__JOB__:
Copy the items verbatim from the line with "In relation to" through the last line of the items, including both.

Excerpts from a spatial dataset
━━━━━━━━━━━━━━━━━━━━

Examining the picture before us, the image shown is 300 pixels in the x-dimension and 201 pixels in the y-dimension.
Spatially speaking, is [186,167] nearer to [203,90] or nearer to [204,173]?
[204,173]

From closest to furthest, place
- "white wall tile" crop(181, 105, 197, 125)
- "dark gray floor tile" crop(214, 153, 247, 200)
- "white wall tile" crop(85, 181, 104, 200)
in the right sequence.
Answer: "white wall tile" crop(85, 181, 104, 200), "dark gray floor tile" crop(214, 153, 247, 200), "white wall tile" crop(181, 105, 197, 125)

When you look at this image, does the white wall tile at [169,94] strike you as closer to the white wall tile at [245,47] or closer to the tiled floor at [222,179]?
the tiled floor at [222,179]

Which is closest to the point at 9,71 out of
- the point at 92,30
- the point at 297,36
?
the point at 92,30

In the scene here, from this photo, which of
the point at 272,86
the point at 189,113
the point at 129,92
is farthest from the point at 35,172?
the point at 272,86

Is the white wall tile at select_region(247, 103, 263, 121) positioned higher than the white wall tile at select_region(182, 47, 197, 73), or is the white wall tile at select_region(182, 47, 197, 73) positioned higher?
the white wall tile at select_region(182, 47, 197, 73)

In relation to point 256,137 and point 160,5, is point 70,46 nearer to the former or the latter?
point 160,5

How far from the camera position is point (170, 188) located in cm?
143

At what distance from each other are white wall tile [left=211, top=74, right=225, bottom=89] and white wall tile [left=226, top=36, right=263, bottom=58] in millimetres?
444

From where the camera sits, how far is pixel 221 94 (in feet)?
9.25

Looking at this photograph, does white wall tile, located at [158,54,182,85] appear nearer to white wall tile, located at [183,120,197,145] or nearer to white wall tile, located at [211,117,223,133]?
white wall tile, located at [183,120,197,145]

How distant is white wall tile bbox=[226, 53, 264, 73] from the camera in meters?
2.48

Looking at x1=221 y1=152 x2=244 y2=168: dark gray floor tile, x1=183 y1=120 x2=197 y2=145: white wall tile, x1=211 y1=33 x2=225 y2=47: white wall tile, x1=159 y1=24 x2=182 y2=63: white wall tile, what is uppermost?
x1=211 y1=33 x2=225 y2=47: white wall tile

━━━━━━━━━━━━━━━━━━━━

__FINAL RESULT__:
In relation to point 256,137 and point 160,5, is point 70,46 nearer to the former or the latter?
point 160,5

How far from the camera position is point (170, 188) located in cm?
143

At what distance from each other are white wall tile [left=211, top=74, right=225, bottom=89] and white wall tile [left=226, top=36, right=263, bottom=58] in millimetres?
444

From where the camera sits, how far is pixel 221 94 (in feet)?
9.25

Looking at this photograph, does white wall tile, located at [158,54,182,85] appear nearer to white wall tile, located at [183,120,197,145] or nearer to white wall tile, located at [211,117,223,133]?
white wall tile, located at [183,120,197,145]

How distant is white wall tile bbox=[226, 53, 264, 73] from the camera in meters?
2.48

Looking at x1=221 y1=152 x2=244 y2=168: dark gray floor tile, x1=183 y1=120 x2=197 y2=145: white wall tile, x1=211 y1=33 x2=225 y2=47: white wall tile, x1=159 y1=24 x2=182 y2=63: white wall tile, what is uppermost?
x1=211 y1=33 x2=225 y2=47: white wall tile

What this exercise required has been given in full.